I sat and listened to tales of angels and helpers, natural pathways to enlightenment, and Esoteric Christian and Para-Masonic teachings. I couldn’t help thinking that people drag their spiritual belongings with them no matter where they go. I didn’t exclude myself from that either.
The night ended late (I have no idea what time) with the group—Jerry, Philomena, Charlene, Betty, Mutt and Jeff, Marlboro, and Lord Loam—piling into the vehicles and heading down the dirt road, their bobbing headlights exposing the eyes of coyotes and rabbits, leaving Gizmo and I to watch the dark sky blanketed by stars in the moonless night.
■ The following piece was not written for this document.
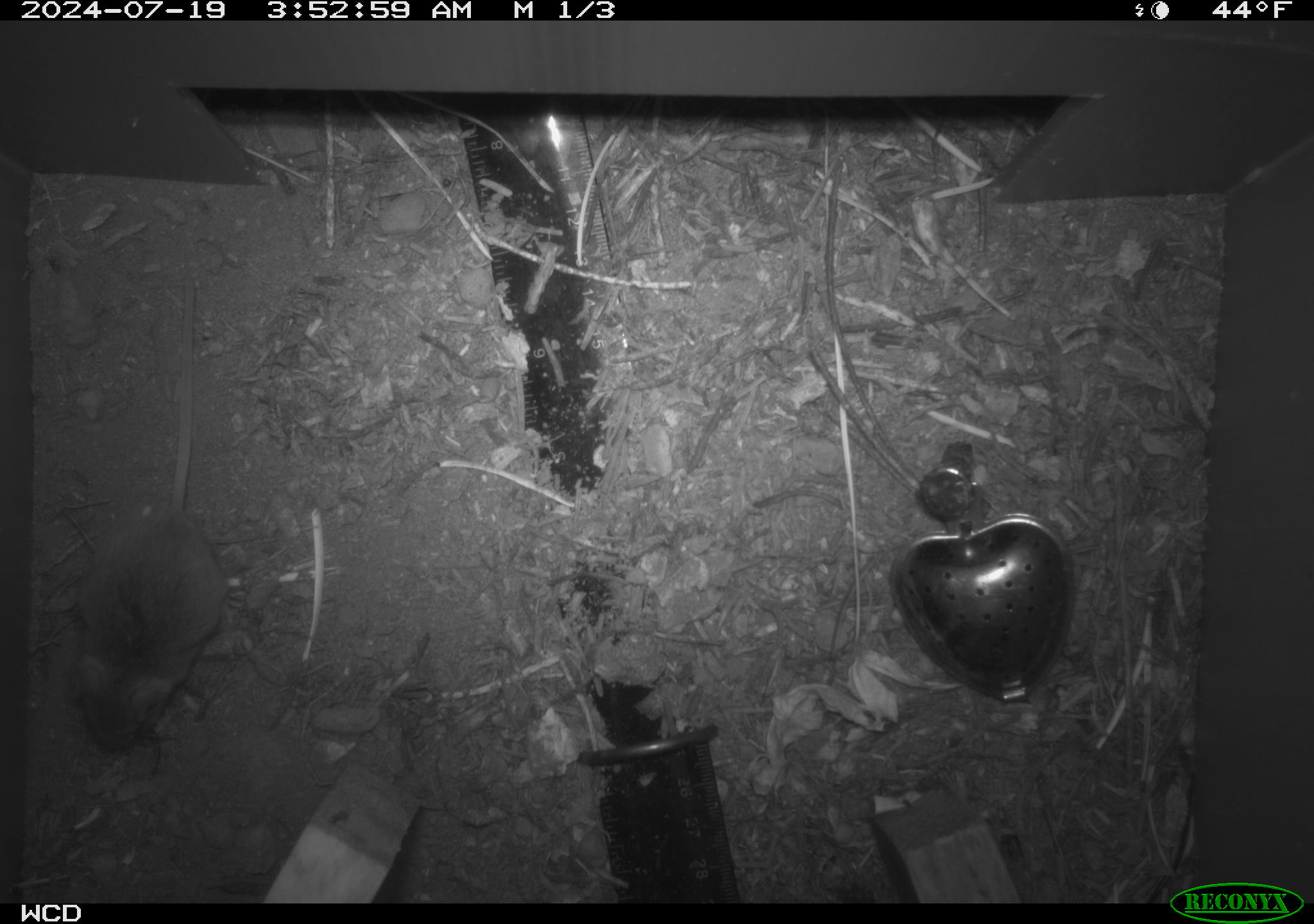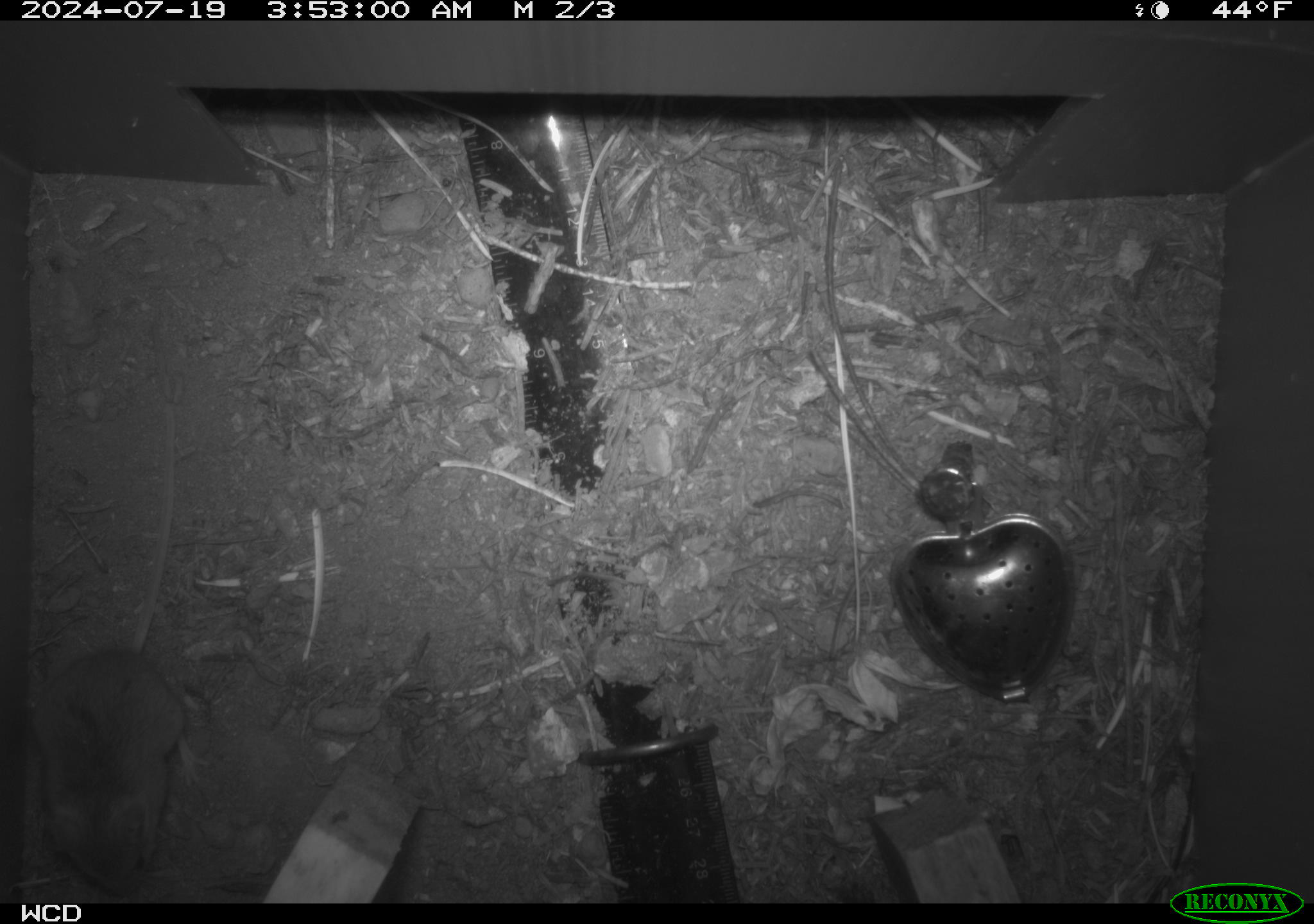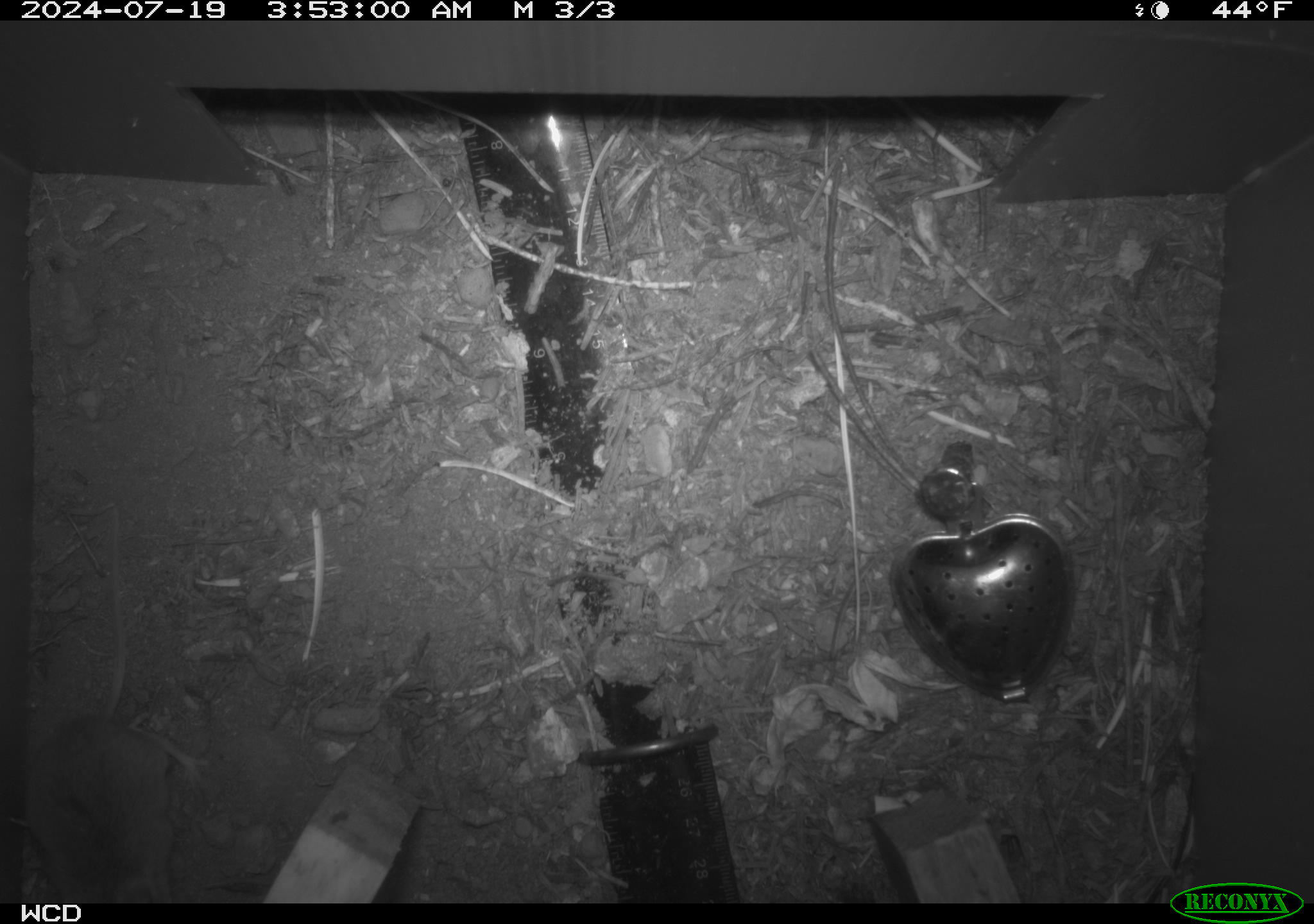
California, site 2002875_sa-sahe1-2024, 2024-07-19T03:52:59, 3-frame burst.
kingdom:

Bright and early the next morning—it couldn’t have been more than a few hours after the group left—an old Chevy pickup truck came bouncing up the road. I had just gotten up and dressed and was pulling on my boots when Charlene climbed out of the truck and onto the porch. She poked her head in the door.
“Good morning,” she said cheerfully. “Glad you’re up. I was hoping you had time for breakfast. There’s a café down the road a ways. How ’bout some coffee before you head out?”
“That’s about the best offer I’ve had in a long time,” I answered. “But I might have to take a raincheck. I’m a bit worried about Gizmo. I’m hoping I can find a little feed for him up the trail.”
“No problem. I brought a bale of grass hay along. That should keep him occupied while we go have breakfast.”
“Well, if you put it that way … I reckon I can’t deny him a good meal then, can I?” I smiled.
I finished pulling on my boots and got up to help her with the hay. I knew that Gizmo wouldn’t be able to carry any of it later, so I threw the whole bale into the corral, where he began tearing it apart, grabbing at the leafiest pieces.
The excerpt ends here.